Under Cavanaugh last season, the Ravens finished last in the NFL in passing offense, averaging a paltry 140.9 yards per game. Although most opponents stacked the line of scrimmage to contain running back Jamal Lewis, leaving cornerbacks in single coverage, no Ravens receiver caught more than 39 passes.

Enter Johnson, whose career took a dramatic turn last November when he was released by the Cleveland Browns after a personality conflict with coach Butch Davis.

Over his five-year career, the 5-foot-11, 195-pound Johnson has averaged 66 receptions a season, finally giving the Ravens the consistent pass-catcher they've been seeking since February's trade for Terrell Owens was rescinded by the league.

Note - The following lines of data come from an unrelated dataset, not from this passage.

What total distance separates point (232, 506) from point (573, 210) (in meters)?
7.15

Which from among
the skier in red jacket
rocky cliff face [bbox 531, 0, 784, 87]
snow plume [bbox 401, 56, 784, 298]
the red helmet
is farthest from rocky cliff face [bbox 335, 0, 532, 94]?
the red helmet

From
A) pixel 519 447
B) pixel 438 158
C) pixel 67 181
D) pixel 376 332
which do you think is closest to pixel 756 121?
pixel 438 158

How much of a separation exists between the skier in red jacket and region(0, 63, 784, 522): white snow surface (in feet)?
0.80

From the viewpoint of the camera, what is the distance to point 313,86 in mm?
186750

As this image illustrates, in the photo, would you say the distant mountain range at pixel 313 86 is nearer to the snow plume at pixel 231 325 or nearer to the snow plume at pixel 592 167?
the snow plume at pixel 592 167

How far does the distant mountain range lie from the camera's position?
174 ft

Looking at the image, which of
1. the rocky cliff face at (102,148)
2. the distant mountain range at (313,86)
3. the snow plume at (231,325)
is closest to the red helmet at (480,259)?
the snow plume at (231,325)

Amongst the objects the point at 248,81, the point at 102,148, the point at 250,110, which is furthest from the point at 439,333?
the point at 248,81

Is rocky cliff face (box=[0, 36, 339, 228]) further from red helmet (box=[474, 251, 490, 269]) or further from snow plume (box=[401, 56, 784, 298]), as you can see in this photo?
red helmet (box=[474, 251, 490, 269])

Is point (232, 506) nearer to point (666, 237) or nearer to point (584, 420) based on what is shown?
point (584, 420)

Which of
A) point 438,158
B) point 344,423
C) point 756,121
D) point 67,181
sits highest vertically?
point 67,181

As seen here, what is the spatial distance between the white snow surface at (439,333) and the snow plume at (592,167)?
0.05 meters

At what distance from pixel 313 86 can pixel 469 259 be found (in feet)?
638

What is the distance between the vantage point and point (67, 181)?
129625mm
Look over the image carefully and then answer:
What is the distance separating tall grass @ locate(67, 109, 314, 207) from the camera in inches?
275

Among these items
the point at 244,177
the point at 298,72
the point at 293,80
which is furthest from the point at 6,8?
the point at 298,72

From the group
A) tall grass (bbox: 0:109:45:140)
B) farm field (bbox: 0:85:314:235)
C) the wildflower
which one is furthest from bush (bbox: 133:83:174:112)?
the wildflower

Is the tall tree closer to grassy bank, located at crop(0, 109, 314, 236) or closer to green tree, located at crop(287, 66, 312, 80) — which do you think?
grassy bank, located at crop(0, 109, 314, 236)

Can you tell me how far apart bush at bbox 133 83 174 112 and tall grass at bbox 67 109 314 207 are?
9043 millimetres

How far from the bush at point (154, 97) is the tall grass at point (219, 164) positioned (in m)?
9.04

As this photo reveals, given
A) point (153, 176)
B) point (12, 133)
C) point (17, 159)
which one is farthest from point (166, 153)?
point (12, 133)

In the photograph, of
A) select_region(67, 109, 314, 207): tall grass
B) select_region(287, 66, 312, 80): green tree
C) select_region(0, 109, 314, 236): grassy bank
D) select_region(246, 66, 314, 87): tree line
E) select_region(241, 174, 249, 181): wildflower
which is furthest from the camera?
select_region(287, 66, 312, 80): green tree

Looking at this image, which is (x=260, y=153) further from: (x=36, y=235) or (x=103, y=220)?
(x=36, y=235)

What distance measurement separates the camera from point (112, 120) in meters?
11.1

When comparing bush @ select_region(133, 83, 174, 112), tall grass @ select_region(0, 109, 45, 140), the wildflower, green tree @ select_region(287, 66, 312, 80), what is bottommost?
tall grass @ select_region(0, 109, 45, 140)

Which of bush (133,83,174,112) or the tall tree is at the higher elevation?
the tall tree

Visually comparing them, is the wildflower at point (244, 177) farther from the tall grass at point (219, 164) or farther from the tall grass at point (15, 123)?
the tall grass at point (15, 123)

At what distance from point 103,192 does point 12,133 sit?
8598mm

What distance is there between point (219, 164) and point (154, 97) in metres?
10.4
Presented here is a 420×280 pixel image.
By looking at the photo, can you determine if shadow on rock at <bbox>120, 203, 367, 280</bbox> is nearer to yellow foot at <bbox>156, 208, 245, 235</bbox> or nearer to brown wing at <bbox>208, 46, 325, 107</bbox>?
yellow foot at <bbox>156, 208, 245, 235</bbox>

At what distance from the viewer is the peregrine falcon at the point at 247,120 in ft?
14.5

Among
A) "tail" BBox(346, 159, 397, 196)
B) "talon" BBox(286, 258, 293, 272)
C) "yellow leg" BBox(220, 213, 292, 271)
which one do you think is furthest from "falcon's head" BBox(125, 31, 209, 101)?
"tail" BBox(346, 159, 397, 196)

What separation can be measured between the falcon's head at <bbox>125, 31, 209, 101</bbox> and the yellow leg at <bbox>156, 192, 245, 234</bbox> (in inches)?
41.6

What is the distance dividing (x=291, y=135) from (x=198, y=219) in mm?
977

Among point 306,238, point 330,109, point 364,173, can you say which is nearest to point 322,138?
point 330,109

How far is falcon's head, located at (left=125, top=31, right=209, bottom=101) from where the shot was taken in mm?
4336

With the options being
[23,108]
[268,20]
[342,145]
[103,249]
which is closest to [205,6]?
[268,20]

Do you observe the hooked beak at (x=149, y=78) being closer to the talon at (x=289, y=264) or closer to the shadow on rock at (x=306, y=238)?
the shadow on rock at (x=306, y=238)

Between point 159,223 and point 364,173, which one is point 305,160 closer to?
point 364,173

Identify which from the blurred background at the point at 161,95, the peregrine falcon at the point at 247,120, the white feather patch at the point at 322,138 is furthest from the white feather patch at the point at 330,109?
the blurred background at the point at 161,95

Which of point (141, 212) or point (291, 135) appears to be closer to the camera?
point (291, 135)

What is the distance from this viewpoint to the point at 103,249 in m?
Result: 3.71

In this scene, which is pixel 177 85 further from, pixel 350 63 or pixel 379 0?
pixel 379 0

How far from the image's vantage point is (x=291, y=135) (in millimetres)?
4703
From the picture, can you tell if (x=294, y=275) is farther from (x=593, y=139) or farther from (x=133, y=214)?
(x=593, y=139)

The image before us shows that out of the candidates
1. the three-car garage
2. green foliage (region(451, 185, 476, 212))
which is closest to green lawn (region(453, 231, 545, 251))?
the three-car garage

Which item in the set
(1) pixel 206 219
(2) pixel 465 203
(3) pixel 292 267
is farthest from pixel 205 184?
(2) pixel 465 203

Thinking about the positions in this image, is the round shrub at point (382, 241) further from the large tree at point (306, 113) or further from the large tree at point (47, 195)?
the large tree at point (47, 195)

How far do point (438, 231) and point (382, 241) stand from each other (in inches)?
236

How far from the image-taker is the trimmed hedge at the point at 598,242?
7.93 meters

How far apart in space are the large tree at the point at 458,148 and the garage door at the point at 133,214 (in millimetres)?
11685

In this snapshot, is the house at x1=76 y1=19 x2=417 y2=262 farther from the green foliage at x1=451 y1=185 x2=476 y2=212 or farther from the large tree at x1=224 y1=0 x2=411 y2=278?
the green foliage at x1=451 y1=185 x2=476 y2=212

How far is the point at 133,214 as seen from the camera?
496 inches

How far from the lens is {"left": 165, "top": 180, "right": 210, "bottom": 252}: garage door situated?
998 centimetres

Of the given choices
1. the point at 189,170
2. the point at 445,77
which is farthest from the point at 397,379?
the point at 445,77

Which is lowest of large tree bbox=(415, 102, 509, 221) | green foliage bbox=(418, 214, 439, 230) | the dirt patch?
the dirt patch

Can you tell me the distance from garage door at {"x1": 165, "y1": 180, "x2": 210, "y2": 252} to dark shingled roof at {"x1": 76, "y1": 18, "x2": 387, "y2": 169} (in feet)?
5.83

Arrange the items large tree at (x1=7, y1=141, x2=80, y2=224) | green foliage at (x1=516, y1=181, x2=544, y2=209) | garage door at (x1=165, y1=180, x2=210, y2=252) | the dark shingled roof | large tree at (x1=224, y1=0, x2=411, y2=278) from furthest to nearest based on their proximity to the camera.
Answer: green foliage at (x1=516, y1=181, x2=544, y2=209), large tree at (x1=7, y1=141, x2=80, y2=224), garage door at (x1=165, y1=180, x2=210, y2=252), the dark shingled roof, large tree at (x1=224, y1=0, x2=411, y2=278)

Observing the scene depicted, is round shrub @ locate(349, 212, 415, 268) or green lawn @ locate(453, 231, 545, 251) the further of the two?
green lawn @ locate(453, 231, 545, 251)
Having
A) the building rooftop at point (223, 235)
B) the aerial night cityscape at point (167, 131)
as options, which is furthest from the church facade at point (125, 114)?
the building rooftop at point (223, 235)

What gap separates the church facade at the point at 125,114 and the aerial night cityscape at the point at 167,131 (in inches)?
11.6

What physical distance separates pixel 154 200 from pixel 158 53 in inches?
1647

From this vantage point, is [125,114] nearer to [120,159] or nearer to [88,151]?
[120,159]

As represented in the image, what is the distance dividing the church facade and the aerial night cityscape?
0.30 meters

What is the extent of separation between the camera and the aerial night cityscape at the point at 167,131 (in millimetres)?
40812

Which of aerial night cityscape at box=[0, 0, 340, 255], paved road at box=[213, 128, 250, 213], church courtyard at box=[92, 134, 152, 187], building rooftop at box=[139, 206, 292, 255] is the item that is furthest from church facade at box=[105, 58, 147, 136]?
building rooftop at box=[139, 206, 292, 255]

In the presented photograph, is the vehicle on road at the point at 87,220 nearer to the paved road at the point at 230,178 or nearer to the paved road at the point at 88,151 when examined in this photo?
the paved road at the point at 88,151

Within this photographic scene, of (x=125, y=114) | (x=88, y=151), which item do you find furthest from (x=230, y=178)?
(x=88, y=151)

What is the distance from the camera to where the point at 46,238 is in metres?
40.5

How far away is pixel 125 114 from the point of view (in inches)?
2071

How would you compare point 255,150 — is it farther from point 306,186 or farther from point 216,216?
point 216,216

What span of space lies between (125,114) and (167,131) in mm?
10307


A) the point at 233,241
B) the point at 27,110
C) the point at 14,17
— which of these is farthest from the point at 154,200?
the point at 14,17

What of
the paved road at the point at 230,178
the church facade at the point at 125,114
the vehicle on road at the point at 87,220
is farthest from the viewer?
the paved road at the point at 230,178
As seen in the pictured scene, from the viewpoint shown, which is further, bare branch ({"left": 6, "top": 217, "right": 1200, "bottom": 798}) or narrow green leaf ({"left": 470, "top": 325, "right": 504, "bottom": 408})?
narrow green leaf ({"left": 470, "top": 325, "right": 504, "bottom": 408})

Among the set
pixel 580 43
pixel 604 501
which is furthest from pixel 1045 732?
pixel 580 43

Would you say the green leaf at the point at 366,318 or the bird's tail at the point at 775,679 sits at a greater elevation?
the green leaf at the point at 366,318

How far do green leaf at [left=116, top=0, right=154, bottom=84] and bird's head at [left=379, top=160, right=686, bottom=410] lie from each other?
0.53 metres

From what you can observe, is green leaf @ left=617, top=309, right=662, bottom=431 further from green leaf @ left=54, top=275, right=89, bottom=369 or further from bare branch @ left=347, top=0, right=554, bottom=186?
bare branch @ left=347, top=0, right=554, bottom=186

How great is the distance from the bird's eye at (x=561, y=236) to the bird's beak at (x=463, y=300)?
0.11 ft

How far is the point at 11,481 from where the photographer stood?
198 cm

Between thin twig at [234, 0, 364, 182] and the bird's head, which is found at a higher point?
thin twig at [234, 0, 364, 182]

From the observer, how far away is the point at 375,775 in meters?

According to Cavanaugh, the ripple effect of Johnson's presence at receiver will energize the entire offense.

"He's going to complement Travis Taylor, take a little pressure off of him, and that in turn will take a lot of pressure off of Todd Heap, and in turn take a lot of pressure of Jamal Lewis."

"The ultimate goal of all this," Cavanaugh joked, "is to take pressure off of me, so I think it's going to work out very well."

The Ravens were among 16 teams to bid for Johnson's services after his release in Novemeber. Since the Jacksonville Jaguars had the worst record among those teams, they acquired the former Syracuse star for the final six games of the season. According to Johnson, however, Baltimore was his top choice.

"It's just amazing how God has things work out, because this is the place I really wanted to play," Johnson said. "This is the team I really wanted to be with."

Johnson will get plenty of chances to showcase his talent, as opposing defenses will likely continue to focus their attention on Lewis, who ran for a league-leading 2,066 yards last season. That means more single coverage on the corners for Johnson and Taylor.

"As a receiver, you love that," Johnson said. "Playing in Cleveland, we never had one-on-ones. We always saw cover two because we never threatened anyone in the running game. But now they're going to have to respect [Lewis] in the backfield, and it's a receiver's dream."